**Selected extract**.
+++++
16 Apr 2021	17:16 PDT	We are experiencing an intermittent issue with Firebase Realtime Database with network connectivity in us-central-1 beginning at Friday, 2021-04-16 14:59 US/Pacific. Our engineering team continues to investigate the issue. We will provide an update by Friday, 2021-04-16 17:30 US/Pacific with current details. We apologize to all who are affected by the disruption.

Date

Time

Description

22 Apr 2021

11:00 PDT

ISSUE SUMMARY

On 2021-04-16 15:58 US/Pacific, Firebase Realtime Database (RTDB) experienced an outage, rejecting all requests to affected databases for a duration of 40 minutes. The issue affected 34% of active databases in the us-central1 region that made up 60% of the total traffic. The initial service information about the incident was posted to the Firebase status dashboard at 16:33 and the service outage was reported on the status dashboard at 17:16.

To our Firebase customers whose businesses were impacted during this outage, we sincerely apologize – this is not the level of quality and reliability we strive to offer you, and we are taking immediate steps to improve the platform’s performance and availability. We have conducted an internal investigation and are taking steps to improve our service.

ROOT CAUSE

RTDB backends in us-central1 region are currently in the process of migration between two different clusters requiring a network peering. The root cause of this incident was a software update to the network control plane that resulted in a risk of configuration inconsistency between peered networks. At 14:16 a sequence of configuration updates were propagated to the network control plane elements in a RTDB network leading to this inconsistency. The trigger for this issue was a background job that increased the number of instances in the affected cluster and crossed a threshold of network nodes at 15:58, causing the traffic to be rerouted through affected network control plane elements. This in turn resulted in packet loss and service unavailability for databases that were migrated to the new cluster. At 16:38 an automated update to the routers brought back the network to a consistent state, ending the event.

REMEDIATION AND PREVENTION

The problem started to manifest at 2021-04-16 15:58 US/Pacific. Google engineers were alerted to capacity loss three minutes later and immediately started an investigation. The system started recovering due to an automated update to the network control plane bringing it back to a consistent state and by 16:38 the issue was mitigated. As soon as the issue was linked to the faulty network control plane elements, the background job was identified as a contributing factor. The engineers stopped the background job at 16:59 to reduce the risk of recurrence. The rollback of the router update was initiated at 17:47 to fully resolve the issue.
+++++
**Problems and tasks**.
• 1. From the REMEDIATION AND PREVENTION section of the Firebase outage report, list every clock time it gives, in the order they appear.
• 2. Extend the Firebase outage report with the passage that follows its last sentence.
+++++
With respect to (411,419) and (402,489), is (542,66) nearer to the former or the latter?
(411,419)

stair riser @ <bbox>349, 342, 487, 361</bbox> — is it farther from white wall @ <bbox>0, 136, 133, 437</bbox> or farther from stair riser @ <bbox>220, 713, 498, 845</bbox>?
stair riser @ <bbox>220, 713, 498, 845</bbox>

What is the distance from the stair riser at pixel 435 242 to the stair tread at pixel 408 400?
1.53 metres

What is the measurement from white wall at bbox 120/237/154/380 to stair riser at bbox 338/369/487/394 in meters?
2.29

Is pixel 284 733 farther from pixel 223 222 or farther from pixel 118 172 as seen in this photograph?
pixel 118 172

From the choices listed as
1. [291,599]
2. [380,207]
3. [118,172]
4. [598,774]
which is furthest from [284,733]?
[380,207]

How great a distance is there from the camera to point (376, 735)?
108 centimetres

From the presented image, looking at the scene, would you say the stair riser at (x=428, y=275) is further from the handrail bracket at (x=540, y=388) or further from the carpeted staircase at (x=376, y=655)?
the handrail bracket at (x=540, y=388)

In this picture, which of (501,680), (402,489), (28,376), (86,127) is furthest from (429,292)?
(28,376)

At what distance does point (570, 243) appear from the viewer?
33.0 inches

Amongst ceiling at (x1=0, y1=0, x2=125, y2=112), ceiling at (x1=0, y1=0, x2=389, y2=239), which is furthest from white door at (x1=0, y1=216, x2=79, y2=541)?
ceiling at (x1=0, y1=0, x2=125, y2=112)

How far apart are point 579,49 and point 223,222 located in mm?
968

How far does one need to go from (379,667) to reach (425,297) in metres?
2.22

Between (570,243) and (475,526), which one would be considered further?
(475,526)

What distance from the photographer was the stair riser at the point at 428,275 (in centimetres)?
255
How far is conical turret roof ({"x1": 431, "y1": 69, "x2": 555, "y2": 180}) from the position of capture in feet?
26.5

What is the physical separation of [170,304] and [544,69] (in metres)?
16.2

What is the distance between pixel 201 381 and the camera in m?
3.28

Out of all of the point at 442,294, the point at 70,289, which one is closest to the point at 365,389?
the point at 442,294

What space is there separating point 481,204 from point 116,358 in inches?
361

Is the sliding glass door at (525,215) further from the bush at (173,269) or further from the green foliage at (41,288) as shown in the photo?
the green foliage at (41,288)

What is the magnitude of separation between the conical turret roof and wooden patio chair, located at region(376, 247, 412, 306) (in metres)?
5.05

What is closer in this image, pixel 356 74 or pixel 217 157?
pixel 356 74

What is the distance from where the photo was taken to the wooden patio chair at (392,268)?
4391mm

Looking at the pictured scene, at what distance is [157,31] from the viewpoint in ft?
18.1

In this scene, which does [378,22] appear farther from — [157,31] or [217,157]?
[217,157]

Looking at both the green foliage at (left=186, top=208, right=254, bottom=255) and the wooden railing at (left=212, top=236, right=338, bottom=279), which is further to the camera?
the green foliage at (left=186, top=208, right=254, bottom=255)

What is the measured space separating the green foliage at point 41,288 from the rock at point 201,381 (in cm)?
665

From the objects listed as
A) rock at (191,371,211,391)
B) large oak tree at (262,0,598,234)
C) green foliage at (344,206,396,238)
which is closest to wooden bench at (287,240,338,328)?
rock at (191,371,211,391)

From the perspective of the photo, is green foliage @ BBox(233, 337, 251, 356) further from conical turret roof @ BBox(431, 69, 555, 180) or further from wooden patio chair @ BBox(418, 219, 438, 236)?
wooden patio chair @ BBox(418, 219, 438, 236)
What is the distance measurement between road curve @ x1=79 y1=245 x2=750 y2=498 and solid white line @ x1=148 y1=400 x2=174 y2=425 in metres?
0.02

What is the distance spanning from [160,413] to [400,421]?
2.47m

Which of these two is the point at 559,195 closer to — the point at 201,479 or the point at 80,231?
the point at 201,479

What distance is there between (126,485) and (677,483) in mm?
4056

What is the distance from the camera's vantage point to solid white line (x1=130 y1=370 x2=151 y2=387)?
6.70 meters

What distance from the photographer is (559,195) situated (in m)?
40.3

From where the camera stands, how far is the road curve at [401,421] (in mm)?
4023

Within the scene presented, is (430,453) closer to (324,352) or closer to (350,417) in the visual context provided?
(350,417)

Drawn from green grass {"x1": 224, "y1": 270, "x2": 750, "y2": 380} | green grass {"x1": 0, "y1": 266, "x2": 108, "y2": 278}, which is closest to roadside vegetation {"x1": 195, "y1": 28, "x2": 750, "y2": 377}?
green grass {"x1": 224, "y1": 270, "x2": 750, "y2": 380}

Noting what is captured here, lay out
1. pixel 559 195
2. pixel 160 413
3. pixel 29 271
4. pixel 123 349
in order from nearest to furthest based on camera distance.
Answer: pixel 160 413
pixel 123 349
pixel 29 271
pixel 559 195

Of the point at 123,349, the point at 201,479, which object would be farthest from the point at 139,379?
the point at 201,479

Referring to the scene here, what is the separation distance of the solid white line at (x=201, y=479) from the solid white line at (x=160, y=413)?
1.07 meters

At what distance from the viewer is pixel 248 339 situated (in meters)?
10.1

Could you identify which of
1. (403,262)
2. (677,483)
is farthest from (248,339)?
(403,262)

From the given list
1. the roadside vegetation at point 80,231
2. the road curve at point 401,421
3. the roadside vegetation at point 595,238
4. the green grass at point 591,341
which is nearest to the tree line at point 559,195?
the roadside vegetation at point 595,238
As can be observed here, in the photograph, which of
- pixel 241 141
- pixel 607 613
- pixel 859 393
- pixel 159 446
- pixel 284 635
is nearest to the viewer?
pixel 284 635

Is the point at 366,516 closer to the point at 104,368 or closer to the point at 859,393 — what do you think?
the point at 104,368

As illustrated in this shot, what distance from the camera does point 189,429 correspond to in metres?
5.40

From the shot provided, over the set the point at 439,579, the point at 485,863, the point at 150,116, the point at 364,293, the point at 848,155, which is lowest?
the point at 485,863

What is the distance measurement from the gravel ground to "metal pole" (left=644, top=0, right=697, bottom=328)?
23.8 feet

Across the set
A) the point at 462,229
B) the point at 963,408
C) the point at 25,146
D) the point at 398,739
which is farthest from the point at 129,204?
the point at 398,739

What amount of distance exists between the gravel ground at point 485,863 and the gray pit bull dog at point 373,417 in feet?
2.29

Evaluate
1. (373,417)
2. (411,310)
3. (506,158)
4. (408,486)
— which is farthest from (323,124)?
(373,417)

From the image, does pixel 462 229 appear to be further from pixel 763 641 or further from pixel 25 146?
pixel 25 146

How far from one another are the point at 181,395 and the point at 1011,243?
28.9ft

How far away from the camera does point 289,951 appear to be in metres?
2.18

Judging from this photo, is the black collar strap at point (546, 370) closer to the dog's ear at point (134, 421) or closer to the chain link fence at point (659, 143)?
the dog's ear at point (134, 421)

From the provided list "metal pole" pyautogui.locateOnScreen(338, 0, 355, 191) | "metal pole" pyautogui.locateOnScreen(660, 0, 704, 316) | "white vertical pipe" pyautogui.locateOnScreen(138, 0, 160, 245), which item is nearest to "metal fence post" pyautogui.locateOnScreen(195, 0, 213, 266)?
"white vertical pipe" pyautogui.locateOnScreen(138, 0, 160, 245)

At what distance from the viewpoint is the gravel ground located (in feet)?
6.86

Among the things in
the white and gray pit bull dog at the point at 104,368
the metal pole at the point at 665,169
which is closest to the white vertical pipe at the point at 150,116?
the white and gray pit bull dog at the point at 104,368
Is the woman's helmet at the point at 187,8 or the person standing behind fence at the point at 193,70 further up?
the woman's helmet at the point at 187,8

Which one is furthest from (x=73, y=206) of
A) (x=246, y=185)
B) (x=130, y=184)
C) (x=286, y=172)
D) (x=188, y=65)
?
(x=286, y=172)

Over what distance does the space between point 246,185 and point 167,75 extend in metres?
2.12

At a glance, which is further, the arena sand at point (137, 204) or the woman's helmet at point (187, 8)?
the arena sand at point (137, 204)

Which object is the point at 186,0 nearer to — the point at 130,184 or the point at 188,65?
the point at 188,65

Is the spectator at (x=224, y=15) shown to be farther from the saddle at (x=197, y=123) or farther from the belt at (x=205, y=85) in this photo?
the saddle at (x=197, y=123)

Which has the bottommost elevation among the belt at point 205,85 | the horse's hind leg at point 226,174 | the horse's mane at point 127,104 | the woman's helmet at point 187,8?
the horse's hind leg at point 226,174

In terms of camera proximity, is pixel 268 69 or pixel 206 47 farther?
+++++
**Response list**.
• 1.
15:58
16:38
16:59
17:47

• 2.
To guard against the issue recurring and to reduce the impact of similar events, we are taking the following actions:

Google engineering teams will review and extend test coverage for their networking code to prevent a similar class of issues in the future.
Firebase will expedite the backend migration to the new cluster and avoid the need for additional network peering.
We will improve early customer alerting mechanisms to improve response time.

Google is committed to quickly and continually improving our technology and operations to prevent service disruptions. We appreciate your patience and apologize again for the impact to your organization. We thank you for your business.

SLA CREDITS

If you believe your paid application experienced an SLA violation as a result of this incident, please follow these instructions to request an SLA related credit: https://firebase.google.com/terms/service-level-agreement#4_credit_request_and_payment_procedures

16 Apr 2021

17:26 PDT

The issue with Firebase Realtime Database has been resolved for all affected users as of Friday, 2021-04-16 16:38 US/Pacific.

We will publish an analysis of this incident once we have completed our internal investigation.

We thank you for your patience while we worked on resolving the issue.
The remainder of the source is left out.